For men or women, sexual abuse of children is also an extremely uncomfortable topic, and something Varvatos had to be sure internally that his people–and other brands–would line up to support. “I’ll tell you where we got the pushback from,” he says. “We reached out to the big brands in the children’s world, I won’t name any names, and they loved the concept, but it was a topic they did not want to touch.” Today the event receives its major funding from Chrysler and from Hasbro, which hosts a children’s play activity tent that is a perennial highlight of the event. (Of the 1,500 attendees at this year’s benefit, about 300 were children.)
That corporate underwriting is huge for an event that Varvatos says donates 100% of all money raised to Stuart House itself. “Between Chrysler, Hasbro, ourselves and our other donors, we support the whole thing. It’s expensive to put this on–the development and production, closing down the street, building the huge tents–but not one penny goes anywhere but Stuart House.”
And the whole undertaking comes out of work by Varvatos’ staff; they have never hired an outside events company. “Internally there is a sense of heart and pride that we do these things,” he says, “and every week we’re not just talking about sales. I think it’s one of the attractions for our employees.”
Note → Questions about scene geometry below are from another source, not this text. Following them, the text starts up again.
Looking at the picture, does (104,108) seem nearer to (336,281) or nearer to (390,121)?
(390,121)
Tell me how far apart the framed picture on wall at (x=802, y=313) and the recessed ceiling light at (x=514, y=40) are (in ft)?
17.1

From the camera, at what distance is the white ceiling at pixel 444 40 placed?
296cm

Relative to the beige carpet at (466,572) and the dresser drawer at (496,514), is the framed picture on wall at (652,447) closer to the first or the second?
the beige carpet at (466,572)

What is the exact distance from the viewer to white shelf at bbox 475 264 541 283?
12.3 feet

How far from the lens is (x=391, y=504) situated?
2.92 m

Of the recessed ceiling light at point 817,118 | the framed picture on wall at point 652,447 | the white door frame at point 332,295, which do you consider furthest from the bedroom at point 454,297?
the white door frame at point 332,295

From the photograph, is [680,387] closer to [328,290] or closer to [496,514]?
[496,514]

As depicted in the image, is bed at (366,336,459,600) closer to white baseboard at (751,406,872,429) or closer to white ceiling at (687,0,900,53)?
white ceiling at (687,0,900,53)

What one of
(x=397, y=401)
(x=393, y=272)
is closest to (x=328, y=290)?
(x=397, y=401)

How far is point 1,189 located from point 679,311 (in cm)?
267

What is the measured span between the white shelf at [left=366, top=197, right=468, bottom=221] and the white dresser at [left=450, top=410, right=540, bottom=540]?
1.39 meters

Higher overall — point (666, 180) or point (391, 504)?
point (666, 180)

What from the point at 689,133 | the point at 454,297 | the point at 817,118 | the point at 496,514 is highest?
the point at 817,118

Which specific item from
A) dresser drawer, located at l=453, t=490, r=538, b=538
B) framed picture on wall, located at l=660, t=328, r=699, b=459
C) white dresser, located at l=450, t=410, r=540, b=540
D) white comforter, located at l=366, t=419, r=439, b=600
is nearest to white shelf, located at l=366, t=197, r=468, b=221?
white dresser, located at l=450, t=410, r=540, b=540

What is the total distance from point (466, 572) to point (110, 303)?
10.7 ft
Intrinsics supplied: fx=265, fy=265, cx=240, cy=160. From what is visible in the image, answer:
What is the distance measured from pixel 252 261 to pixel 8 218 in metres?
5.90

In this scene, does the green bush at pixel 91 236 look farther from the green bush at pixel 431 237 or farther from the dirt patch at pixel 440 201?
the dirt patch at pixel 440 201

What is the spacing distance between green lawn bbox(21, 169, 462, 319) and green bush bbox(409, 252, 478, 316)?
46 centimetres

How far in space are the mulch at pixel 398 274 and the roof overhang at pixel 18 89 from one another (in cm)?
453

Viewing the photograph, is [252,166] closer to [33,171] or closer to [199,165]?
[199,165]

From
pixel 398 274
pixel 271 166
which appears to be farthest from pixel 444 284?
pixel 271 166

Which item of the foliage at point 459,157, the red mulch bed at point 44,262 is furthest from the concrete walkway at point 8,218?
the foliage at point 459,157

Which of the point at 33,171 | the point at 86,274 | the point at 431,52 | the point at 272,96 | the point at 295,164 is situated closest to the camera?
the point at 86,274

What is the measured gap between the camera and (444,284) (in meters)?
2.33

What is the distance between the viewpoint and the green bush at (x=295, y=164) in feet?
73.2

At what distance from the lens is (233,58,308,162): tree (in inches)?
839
The benefit is 12 months a year in the making, from soliciting auction items (200 to 250 for the silent auction, 5 to 7 big-ticket live auction items and another 100 to 150 for the online auction) to securing commitments from the musical guests and celebrity emcees, all of whom donate their time.
Back in 2002, the notion of a glamorous West Hollywood event that would close down Melrose all seemed a glimmer. That first benefit took place in-store, with movie producer and New York Giants co-owner Steve Tisch, a friend of the brand, stepping up onto an alterations box to conduct an auction that raised $75,000.
But the momentum built. By year three, the Stuart House Benefit had Jackson Browne and Lucinda Williams playing out in the parking lot, and Varvatos saw “a scary but exhilarating” sight: “The streets were just packed and shut down. That was kind of a magical thing. As far as you could see, there were people standing on the sidewalks, up on top of walls, on top of cars, watching everything going on.” Up on the main stage, Garry Shandling, Tim Allen and Eric McCormack were goofing on one another, and the auction totals began to rise, finally climbing above $250,000. “We knew then we were on to something,” Varvatos recalls.
Today his company, and Varvatos personally, are involved in a welter of initiatives, including John Varvatos’ triumphant return to his hometown this April, as one of the pioneering retailers looking to revitalize downtown Detroit. Typically, the opening was accompanied by a free concert, featuring Alice Cooper. But the Stuart House Benefit remains the centerpiece of the company’s philanthropic efforts.
“It’s an exciting thing to use your brand not just to put money toward the bottom line,” says Varvatos, “and I’m not saying that everything we do is charitable by any means; we have to make money–but it’s incredibly important to be involved in other things that you’re really passionate about.”